I saw this commented on in a thread 3 years old, in fact it's how I found the forum. But I still have a lot of questions! 

In school we were told that under NO CIRCUMSTANCE were we to shave a poodle puppy (other than face, feet, base of tail, and sanitary) if it was under 1 yo. That it would ruin the adult coat. From what I read in the old thread, this is untrue? Mostly people were referring to trimming a pup. What about a short shave? so, theoretically, if I shaved my 3mo with a 7 his fur would not be effected when it grew back at all? (Just theoretically. I want him in a full coat for a while still!) 

Is the same true for phantoms? I was told by another poodle friend who went to the same school that when you shave a phantom poodle's face and feet as a puppy the phantom coloration becomes spotted with black (or whatever the body color is). Is this an old wives tale as well? She said she had witnessed it. I've seen the dog she was talking about, he does have black speckles on his knuckles. Is this from the shaving, or just coincidence? 

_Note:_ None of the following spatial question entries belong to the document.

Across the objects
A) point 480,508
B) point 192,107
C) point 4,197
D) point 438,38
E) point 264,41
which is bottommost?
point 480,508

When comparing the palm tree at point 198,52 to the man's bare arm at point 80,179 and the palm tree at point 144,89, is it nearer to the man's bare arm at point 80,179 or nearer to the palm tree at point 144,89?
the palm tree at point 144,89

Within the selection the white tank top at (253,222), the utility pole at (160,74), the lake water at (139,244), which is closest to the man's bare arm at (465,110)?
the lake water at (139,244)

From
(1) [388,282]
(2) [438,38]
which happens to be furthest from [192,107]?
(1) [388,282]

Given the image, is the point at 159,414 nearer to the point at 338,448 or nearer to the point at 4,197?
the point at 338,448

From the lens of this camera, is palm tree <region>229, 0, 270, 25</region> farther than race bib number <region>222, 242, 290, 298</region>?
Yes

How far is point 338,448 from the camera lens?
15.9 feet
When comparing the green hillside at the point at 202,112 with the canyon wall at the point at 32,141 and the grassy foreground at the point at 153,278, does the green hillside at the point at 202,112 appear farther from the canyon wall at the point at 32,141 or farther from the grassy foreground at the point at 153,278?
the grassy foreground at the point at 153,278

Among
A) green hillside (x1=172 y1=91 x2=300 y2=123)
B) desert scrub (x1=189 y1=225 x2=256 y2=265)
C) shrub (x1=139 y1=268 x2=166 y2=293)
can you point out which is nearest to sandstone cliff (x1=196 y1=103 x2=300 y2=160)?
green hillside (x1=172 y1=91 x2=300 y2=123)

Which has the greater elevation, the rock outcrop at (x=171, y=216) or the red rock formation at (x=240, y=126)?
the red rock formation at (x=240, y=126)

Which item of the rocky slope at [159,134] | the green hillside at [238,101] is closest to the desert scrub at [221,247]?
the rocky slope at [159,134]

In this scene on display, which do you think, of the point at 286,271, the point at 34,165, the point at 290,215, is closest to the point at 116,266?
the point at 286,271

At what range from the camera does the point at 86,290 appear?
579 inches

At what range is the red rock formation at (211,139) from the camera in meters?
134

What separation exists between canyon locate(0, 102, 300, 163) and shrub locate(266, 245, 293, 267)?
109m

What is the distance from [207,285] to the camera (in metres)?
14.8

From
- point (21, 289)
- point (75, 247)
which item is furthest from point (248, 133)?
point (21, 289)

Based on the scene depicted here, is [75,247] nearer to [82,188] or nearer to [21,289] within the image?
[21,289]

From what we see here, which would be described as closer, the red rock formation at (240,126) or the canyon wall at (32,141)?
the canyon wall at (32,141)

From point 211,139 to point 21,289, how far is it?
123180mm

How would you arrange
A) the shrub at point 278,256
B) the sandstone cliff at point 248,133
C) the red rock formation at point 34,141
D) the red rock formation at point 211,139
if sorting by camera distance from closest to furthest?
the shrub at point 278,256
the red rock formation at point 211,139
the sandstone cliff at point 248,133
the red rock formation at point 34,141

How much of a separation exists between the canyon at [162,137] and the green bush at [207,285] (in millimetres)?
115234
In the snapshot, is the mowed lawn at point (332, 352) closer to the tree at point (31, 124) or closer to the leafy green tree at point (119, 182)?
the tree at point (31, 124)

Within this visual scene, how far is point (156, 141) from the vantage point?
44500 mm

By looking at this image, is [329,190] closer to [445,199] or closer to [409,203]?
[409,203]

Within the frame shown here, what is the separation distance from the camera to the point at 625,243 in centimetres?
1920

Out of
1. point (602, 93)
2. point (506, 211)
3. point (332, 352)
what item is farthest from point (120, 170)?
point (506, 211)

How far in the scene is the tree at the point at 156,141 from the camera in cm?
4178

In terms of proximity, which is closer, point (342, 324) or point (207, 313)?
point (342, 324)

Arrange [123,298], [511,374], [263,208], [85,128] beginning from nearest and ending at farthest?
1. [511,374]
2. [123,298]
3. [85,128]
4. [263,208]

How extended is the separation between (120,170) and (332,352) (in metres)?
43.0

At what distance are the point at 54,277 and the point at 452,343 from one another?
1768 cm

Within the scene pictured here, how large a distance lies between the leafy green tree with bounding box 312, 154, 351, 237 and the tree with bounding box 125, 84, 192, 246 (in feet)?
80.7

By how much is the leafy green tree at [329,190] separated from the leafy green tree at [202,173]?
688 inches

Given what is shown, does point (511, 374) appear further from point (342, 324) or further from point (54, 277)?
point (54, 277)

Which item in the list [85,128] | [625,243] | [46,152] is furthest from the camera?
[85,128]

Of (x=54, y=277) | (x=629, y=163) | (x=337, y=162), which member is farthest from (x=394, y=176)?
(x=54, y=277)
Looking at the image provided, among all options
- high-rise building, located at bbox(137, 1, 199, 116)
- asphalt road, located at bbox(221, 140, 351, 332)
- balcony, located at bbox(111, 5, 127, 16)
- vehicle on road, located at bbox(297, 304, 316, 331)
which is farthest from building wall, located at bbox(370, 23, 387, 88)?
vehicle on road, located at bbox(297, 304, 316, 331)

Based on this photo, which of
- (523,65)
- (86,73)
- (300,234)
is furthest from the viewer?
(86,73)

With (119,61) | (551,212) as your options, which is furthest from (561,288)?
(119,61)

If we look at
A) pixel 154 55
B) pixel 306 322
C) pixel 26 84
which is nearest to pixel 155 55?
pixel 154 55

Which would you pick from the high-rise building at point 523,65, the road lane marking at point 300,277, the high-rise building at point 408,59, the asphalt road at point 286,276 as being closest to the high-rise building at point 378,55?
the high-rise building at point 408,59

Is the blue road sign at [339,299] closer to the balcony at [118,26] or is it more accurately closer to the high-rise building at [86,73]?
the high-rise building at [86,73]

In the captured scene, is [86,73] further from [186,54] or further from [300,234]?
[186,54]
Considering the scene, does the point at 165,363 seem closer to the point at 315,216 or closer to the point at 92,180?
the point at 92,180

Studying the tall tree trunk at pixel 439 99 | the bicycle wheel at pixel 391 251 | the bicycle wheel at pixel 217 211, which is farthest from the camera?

Spike has clean face and feet, and I don't intend on doing anything else to him, other than a light trim here or there really. I do want to give him German ears when he gets older, I've been afraid to do it now because of 'ruining his coat'. 

Mostly, I'd like to know so that I'm not misinforming my clients. 

I know a lot of people go to the line 'it's fur , it'll grow back' , but I can't help thinking about some of the border collies, pomeranians, golden retrievers, and cavaliers we shave who's coats grow back gross. I know poodles have a different hair type than these dogs though. 

Also, anyone have any good suggestions or pictures of a cute simple cut to put a young dog in? He doesn't *need* it, I just am chomping at the bit to do some grooming on him. Where I live in Maine almost EVERY SINGLE poodle that comes in gets shaved down with a 7. Not a lot of advanced techniques being polished , I'm afraid .


----------



## Carrie-e (Oct 23, 2012)

I have always owned poodles and have never heard that you can't shave them until a year old. Their puppy hair goes into adult hair from around 9 months old,but because their hair continuously grows if you don't cut their hair for a whole year,imagine how long it would get,and very hard to keep knot free especially during coat change.
There are a lot of groomers on this forum so hopefully they will give you some more replies as they know more about it than me!
For a pet poodle the lamb trim is a lovely neat smart haircut,shaved face,feet and tail,shortish back and lovely leg trousers.


----------



## DreamAgility (Sep 2, 2013)

It does not effect the poodes coat. The poodles coat will be the same color and texture as it would be if you didn't shave it. There is a member on her that breeds phantom spoos and recently was posting pictures of her puppies. She had all their faces shaved at a young age.
The one thing I regret is shaving my poodle puppy, though. I wish I had grown her hair and experimented with it. You have more to work with when your ready to shave them down as a 1 year old. I shaved my spoo into a german clip on her first birthday, and really, most puppys really dont look good in anything except for a puppy clip until a year old anyway. When they are a puppy is when their hair is easy to care for. After a year old, the hair is a pain in the butt because of coat change.


----------